Tashi Tsheten – um jovem gay de 26 anos do Butão da cidade de Thimphu e diretor da organização LGBT Rainbow Bhutan – contou para a VICE sobre como é ser LGBT no país, e o que essa notícia significou para ele:

Crescer LGBT no Butão foi um pouco solitário

Eu não chegaria a dizer que crescer como pessoa LGBT foi difícil mas nunca houve muita visibilidade da comunidade LGBT no país. Na realidade, o Butão ofereceu acesso à televisão somente há 20 anos atrás! Além disso, nossa sociedade é muito patriarcal, o que significa que existem normas de gênero – marido e mulher. Isso me fez até questionar a minha sexualidade, e me frustrava a ideia de que eu não podia mudar a maneira que eu era.
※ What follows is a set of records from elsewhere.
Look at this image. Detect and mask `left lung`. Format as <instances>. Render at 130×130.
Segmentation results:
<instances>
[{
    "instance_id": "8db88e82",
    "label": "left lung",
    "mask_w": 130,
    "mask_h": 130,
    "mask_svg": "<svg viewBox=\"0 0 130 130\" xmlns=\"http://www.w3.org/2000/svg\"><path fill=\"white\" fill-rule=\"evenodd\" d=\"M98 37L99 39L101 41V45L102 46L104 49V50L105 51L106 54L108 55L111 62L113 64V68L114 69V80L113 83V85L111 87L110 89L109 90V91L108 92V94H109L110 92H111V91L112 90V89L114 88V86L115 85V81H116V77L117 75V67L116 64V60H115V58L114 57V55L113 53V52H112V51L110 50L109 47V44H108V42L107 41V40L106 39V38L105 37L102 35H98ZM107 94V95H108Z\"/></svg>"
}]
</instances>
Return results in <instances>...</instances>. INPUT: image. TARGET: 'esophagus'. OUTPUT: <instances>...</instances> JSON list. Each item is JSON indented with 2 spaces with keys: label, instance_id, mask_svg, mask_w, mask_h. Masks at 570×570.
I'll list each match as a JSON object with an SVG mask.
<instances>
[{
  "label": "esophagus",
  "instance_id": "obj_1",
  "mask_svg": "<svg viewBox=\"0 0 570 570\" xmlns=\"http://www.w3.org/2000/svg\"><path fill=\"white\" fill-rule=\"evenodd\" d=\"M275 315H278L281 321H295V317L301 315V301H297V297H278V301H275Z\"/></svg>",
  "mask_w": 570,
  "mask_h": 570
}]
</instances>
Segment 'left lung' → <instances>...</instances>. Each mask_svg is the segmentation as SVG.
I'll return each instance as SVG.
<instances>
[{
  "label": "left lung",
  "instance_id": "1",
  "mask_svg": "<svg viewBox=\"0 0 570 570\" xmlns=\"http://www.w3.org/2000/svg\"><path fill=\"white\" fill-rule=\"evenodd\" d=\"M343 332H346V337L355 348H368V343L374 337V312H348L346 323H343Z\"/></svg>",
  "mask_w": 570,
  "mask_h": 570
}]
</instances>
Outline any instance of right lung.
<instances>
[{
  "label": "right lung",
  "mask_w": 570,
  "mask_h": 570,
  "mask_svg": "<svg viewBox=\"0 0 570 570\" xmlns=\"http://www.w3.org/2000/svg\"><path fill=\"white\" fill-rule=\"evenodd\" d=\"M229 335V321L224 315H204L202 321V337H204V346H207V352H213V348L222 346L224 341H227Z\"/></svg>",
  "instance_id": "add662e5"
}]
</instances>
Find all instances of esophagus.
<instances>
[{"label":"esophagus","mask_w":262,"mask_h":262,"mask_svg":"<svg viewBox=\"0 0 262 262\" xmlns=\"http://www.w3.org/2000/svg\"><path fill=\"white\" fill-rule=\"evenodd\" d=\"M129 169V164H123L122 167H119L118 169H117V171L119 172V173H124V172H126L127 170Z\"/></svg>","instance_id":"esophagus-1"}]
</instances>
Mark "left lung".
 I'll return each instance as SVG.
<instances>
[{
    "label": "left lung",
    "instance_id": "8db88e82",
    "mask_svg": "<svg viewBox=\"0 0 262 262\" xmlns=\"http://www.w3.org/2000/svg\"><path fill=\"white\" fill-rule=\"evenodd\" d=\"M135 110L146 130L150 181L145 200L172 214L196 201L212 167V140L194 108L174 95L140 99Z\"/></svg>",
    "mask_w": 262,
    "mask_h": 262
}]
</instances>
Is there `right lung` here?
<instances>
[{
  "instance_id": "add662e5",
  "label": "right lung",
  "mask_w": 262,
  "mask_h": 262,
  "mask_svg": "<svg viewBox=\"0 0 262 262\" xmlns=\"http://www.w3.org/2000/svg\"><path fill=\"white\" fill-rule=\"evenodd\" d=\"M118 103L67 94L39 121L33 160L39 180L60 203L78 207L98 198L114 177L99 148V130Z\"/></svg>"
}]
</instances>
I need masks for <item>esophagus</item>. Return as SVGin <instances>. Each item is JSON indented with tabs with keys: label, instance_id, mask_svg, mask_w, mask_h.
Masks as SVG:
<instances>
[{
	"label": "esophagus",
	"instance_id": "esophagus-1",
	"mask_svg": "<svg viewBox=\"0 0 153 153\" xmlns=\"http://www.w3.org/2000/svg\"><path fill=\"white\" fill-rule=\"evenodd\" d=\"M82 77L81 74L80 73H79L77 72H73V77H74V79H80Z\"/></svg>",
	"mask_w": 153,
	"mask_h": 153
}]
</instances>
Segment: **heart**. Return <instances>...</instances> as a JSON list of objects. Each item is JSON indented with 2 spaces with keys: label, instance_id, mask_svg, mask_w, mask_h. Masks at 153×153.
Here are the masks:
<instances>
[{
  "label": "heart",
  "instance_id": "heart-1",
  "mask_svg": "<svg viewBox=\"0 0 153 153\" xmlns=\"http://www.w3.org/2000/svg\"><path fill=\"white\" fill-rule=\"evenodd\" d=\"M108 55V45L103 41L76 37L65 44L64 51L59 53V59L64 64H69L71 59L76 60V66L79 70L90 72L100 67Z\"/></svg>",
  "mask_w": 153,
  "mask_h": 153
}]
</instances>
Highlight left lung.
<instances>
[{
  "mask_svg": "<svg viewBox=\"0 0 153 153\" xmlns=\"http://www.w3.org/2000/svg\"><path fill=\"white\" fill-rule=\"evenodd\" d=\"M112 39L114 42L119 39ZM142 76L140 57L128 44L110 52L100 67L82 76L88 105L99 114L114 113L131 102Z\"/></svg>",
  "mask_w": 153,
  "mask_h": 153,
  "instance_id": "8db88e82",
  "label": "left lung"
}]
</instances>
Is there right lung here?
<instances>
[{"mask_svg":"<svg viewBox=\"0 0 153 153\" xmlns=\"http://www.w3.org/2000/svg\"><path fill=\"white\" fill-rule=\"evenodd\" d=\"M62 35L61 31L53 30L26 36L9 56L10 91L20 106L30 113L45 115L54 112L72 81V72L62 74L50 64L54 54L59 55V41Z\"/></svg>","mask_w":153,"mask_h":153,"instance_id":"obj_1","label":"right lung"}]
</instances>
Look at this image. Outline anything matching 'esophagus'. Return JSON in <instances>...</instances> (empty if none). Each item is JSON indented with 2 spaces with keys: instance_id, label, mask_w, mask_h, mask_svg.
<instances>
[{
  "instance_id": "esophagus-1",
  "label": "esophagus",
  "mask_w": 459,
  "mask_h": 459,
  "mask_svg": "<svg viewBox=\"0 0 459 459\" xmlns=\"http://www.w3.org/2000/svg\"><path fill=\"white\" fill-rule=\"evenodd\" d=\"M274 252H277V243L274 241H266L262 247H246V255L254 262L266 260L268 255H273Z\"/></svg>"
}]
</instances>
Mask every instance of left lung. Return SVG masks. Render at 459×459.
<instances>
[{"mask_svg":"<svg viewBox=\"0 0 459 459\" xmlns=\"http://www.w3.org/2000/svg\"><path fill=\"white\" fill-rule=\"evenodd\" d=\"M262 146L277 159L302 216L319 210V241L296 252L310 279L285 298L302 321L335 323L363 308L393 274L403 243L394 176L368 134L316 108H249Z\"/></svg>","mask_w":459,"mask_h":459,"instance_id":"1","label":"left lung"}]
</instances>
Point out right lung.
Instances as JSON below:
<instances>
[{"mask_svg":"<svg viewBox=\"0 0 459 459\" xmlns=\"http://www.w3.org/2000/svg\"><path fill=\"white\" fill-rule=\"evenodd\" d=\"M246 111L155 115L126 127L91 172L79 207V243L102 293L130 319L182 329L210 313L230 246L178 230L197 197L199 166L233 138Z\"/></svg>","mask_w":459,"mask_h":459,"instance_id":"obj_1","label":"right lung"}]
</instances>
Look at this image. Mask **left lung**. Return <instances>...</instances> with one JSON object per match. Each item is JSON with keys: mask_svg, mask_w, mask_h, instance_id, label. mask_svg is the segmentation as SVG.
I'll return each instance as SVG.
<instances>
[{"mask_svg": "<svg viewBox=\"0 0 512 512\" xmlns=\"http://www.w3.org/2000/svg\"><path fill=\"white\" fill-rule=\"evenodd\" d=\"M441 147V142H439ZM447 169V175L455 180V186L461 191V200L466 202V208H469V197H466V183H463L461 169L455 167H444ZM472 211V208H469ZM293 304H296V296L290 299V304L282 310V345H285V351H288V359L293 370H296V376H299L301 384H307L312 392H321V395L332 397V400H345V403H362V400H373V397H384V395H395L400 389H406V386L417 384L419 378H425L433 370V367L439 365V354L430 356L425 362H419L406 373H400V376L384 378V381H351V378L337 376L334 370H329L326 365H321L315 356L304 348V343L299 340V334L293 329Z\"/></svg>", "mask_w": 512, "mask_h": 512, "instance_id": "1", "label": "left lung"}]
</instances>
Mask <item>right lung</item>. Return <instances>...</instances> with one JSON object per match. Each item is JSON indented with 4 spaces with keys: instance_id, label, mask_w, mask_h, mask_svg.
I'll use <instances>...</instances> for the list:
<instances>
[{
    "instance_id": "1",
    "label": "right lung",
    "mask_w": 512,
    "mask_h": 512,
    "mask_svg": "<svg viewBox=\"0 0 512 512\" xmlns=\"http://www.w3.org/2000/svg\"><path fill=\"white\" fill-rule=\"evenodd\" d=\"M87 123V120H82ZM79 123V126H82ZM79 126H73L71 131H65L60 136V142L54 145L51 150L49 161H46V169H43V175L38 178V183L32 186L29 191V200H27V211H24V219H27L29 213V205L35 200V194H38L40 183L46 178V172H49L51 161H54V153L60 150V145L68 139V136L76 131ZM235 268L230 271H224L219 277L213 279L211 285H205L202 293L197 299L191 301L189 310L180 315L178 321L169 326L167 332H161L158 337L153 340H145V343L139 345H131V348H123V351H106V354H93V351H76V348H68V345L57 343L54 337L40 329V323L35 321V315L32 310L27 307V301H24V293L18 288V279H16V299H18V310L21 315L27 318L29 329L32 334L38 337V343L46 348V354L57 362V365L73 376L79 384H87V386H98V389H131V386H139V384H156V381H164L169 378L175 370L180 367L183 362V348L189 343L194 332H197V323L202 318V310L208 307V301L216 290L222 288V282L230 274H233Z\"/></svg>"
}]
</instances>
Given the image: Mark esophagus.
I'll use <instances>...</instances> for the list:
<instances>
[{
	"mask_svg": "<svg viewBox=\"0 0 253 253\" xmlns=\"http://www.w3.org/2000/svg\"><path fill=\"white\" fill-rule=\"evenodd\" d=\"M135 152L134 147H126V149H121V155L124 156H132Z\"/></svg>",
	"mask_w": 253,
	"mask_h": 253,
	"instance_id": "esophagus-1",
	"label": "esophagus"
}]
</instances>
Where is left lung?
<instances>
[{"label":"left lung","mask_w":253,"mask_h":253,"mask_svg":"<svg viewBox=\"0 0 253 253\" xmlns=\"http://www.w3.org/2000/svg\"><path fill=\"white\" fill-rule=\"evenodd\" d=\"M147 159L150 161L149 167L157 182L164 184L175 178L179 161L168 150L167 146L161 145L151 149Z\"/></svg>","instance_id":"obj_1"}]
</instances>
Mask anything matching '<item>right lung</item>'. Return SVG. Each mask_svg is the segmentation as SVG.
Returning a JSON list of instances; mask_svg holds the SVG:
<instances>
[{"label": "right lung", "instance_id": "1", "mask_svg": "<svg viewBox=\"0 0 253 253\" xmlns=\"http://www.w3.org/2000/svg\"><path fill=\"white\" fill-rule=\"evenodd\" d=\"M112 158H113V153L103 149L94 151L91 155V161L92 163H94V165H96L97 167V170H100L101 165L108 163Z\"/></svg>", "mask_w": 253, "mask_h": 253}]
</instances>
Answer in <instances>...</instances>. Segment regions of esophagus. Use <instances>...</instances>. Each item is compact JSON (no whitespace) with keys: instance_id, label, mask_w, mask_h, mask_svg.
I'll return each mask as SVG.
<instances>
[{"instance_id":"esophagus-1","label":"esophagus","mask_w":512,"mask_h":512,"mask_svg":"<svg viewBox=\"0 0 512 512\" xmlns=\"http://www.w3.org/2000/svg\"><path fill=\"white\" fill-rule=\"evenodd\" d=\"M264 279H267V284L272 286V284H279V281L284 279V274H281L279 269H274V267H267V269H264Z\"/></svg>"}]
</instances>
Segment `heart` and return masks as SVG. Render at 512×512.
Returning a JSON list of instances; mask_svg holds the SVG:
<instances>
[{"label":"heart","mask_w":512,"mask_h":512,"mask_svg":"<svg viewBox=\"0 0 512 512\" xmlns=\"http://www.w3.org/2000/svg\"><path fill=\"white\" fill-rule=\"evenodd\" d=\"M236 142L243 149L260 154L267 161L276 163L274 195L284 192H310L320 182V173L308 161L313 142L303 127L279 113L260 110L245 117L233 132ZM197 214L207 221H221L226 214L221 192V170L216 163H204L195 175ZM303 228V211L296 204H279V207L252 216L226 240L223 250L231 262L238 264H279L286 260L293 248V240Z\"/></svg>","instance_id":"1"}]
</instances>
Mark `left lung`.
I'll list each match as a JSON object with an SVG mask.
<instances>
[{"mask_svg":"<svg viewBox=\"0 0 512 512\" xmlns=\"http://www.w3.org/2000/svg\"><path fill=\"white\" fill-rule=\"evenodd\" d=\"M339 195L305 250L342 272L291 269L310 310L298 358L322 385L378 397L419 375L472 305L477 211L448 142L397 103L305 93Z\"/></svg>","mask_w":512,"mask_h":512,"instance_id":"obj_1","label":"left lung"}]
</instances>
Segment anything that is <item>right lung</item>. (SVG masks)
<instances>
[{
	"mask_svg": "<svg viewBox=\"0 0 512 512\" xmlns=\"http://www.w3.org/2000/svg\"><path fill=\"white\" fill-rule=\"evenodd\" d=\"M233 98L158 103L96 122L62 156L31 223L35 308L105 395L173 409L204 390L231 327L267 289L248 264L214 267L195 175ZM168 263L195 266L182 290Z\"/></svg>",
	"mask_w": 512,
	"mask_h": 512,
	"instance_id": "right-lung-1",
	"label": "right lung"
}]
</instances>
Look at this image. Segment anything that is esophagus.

Eu não tinha muitos amigos quando eu cresci. Eu tive alguns, mas eu não podia falar sobre a minha sexualidade porque naquela época porque eu não tinha as informações adequadas sobre isso. Na escola, eu tinha amigas trans que se identificavam como mulheres mas não podiam falar sobre isso porque, novamente, existia um sistema onde “meninos” tinham que usar roupas específicas. Não conhecer pessoas LGBT me fazia sentir extremamente sozinho.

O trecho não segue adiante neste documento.